• **Что нужно сделать**:
Выведите целиком фрагмент о звуковых повторах в стихотворении «Муза», ничего в нём не меняя.

• **Приведённый фрагмент**:
----

Но основной аллитерирующей оппозицией стихотворения “Муза” выступает оппозиция повторов звонкого Д и его естественной фонологической альтеранативы — глухого Т, составляющих вместе с доминирующим во второй строфе гласным А и сгустившимся в 6 строке Н анаграмму имени Дант. Существенно при этом, что фонема Т

доминировала в тексте изначально и распределена ровно: из 17 случаев ее употребления в первой строфе — 8, во второй — 9. Тогда как поле актуализации Д ограничено лишь первой строфой (7 из 10).

Благодаря повторам 1 и 4 стиха тон в первой строфе задает аллитерация Д как анаграмматического субститута мотива ДуДочки — этого общепонятного символа легкой, жизнерадостной поэзии. Повтор Т, усиленный сопровождающим повтором Ч, первоначально озвучивает отречение от радостей жизни (стих 3). В финале же стихотворения аллитерация Т закономерно и смыслосообразно пересиливает аллитерацию Д (Ты ль ДанТу ДикТовала сТраницы ... оТвечаеТ), поскольку вместо ожидаемого поэтического “дудения” Муза является к поэтессе с императивом поэтической ответственности.

----

• **Исходные данные**:
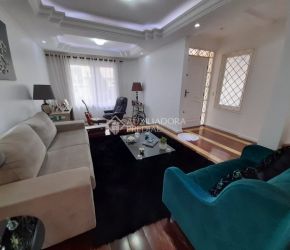 Casa no Bairro Carianos em Florianópolis com 4 Dormitórios (1 suíte) - 373726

----

• **Письменный ответ**:
Но основной аллитерирующей оппозицией стихотворения “Муза” выступает оппозиция повторов звонкого Д и его естественной фонологической альтеранативы — глухого Т, составляющих вместе с доминирующим во второй строфе гласным А и сгустившимся в 6 строке Н анаграмму имени Дант. Существенно при этом, что фонема Т

доминировала в тексте изначально и распределена ровно: из 17 случаев ее употребления в первой строфе — 8, во второй — 9. Тогда как поле актуализации Д ограничено лишь первой строфой (7 из 10).

Благодаря повторам 1 и 4 стиха тон в первой строфе задает аллитерация Д как анаграмматического субститута мотива ДуДочки — этого общепонятного символа легкой, жизнерадостной поэзии. Повтор Т, усиленный сопровождающим повтором Ч, первоначально озвучивает отречение от радостей жизни (стих 3). В финале же стихотворения аллитерация Т закономерно и смыслосообразно пересиливает аллитерацию Д (Ты ль ДанТу ДикТовала сТраницы ... оТвечаеТ), поскольку вместо ожидаемого поэтического “дудения” Муза является к поэтессе с императивом поэтической ответственности.